● **EXTRACTED TEXT**:
That is one amazing hint –  uʍop ǝpısdn Mar 9 '13 at 1:49
    
most of my list problems in python are solved by remembering it exists –  airza Mar 9 '13 at 1:51
    
Definitely. And most things that aren't solved by itertools are solved by looking at the recipes in its documentation. –  abarnert Mar 9 '13 at 1:59

4 Answers 4

Itertools would not be capable enough to handle this problem and would require some bit of understanding of the pegs and holes problem

Consider your example list

A = [1, 2 ] B = [3, 4 ]

There are four holes (len(A) + len(B)) where you can place the elements (pegs)

|   ||   ||   ||   |
|___||___||___||___|

In Python you can represent empty slots as a list of None

slots = [None]*(len(A) + len(B))

The number of ways you can place the elements (pegs) from the second list into the pegs is simply, the number of ways you can select slots from the holes which is

len(A) + len(B)Clen(B)

= 4C2

= itertools.combinations(range(0, len(len(A) + len(B)))

● **WHAT TO WORK ON**:
[A] Translate this sentence from the forum thread on itertools into Spanish: "And most things that aren't solved by itertools are solved by looking at the recipes in its documentation."
[B] Retype the passage of the forum thread on itertools starting at "Itertools would not" and ending at "[None]*(len(A) + len(B))".
The entries after this point are separate material and not part of the forum thread on itertools.

● **DATASET ENTRIES**:
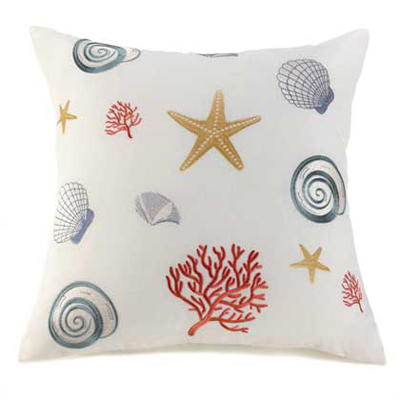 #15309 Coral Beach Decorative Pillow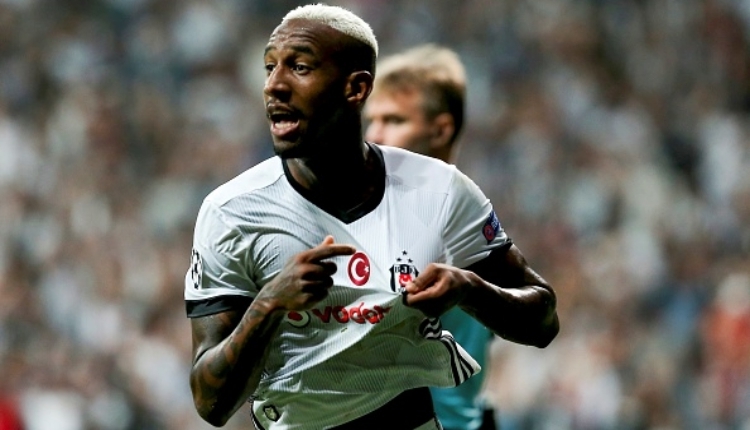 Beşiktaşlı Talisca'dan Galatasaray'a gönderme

--

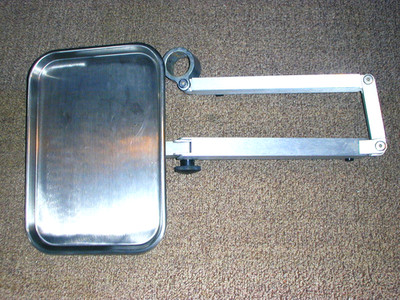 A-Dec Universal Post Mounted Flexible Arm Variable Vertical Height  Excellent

● **SOLUTIONS FOR EACH TASK**:
[A] Y la mayoría de las cosas que no se resuelven con itertools se resuelven consultando las recetas de su documentación.

[B]
Itertools would not be capable enough to handle this problem and would require some bit of understanding of the pegs and holes problem

Consider your example list

A = [1, 2 ] B = [3, 4 ]

There are four holes (len(A) + len(B)) where you can place the elements (pegs)

|   ||   ||   ||   |
|___||___||___||___|

In Python you can represent empty slots as a list of None

slots = [None]*(len(A) + len(B))